__Passage__:
Arrow Video: Deep Blue Sea (1999) - Reviewed

Images courtesy of Arrow Video

Renny Harlin is arguably the most globally famous and successful Finnish filmmaker in Hollywood history, starting out in horror with Prison and A Nightmare on Elm Street 4: The Dream Master before segueing into the action picture with Die Hard 2, Cliffhanger and The Long Kiss Goodnight.  A modestly sized successor to Walter Hill who also was the director’s mentor, Harlin’s career while varied with some hits and some hard misses ala Cutthroat Island is often written off as dispensable filler.  With Arrow Video, however, and their upcoming 4K UHDs of both The Long Kiss Goodnight and today’s film review of his 1999 sharksploitation epic Deep Blue Sea, the tide seems to be turning for Harlin’s reputation.  Undeterred and a film worker at heart, Harlin’s plainly tongue-in-cheek science-fiction horror thriller comes to Arrow Video in a new limited-edition boxed set featuring a new transfer supervised and approved by Harlin and has never looked or sounded better!

__Exercise aim__: Please quote the Deep Blue Sea review in full, word for word. The entries that come next were taken from a different source than the review.

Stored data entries
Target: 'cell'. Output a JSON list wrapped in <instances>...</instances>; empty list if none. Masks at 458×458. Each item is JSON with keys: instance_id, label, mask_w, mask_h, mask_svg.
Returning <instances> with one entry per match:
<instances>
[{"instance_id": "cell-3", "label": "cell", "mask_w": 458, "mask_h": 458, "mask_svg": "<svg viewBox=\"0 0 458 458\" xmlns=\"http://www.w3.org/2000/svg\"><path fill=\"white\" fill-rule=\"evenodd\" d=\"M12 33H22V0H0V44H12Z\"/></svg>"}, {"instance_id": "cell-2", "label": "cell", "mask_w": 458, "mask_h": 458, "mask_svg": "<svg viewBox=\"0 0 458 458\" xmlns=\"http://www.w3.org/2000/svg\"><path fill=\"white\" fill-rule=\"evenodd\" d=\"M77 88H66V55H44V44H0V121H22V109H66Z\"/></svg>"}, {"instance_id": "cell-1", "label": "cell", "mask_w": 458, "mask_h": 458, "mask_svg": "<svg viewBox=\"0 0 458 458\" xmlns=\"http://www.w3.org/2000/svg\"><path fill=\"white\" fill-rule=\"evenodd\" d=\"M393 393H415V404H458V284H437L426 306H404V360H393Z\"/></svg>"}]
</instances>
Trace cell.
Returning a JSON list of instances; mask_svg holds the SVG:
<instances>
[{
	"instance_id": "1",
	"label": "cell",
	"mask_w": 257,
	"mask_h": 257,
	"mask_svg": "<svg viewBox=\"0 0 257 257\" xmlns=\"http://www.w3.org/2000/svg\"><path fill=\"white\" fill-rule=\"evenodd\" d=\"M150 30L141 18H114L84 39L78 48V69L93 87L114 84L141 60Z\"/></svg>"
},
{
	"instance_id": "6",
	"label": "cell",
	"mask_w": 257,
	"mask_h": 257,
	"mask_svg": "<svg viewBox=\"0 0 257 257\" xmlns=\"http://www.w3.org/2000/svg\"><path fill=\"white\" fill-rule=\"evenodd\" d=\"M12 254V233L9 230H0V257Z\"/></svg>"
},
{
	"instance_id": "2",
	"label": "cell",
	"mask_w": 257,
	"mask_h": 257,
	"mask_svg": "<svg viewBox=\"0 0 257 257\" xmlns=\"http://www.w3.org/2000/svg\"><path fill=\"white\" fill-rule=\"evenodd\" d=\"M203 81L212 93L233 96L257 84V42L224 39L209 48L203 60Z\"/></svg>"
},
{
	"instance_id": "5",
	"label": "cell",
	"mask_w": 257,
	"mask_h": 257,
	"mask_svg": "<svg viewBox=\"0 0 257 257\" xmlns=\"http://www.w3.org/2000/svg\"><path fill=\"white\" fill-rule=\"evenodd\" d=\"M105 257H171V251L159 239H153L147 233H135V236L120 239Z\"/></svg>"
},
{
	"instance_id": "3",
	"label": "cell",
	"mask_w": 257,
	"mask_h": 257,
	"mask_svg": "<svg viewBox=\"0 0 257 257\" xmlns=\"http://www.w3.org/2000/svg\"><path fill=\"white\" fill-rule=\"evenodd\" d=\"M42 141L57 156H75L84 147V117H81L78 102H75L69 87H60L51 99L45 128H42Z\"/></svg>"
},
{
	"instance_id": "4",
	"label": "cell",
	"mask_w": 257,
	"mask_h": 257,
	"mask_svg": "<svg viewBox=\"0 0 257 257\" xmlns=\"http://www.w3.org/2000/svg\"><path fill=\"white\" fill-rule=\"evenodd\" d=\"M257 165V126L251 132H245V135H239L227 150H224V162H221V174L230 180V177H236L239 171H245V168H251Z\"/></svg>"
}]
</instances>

__Reply to the exercise__:
Arrow Video: Deep Blue Sea (1999) - Reviewed

Images courtesy of Arrow Video

Renny Harlin is arguably the most globally famous and successful Finnish filmmaker in Hollywood history, starting out in horror with Prison and A Nightmare on Elm Street 4: The Dream Master before segueing into the action picture with Die Hard 2, Cliffhanger and The Long Kiss Goodnight.  A modestly sized successor to Walter Hill who also was the director’s mentor, Harlin’s career while varied with some hits and some hard misses ala Cutthroat Island is often written off as dispensable filler.  With Arrow Video, however, and their upcoming 4K UHDs of both The Long Kiss Goodnight and today’s film review of his 1999 sharksploitation epic Deep Blue Sea, the tide seems to be turning for Harlin’s reputation.  Undeterred and a film worker at heart, Harlin’s plainly tongue-in-cheek science-fiction horror thriller comes to Arrow Video in a new limited-edition boxed set featuring a new transfer supervised and approved by Harlin and has never looked or sounded better!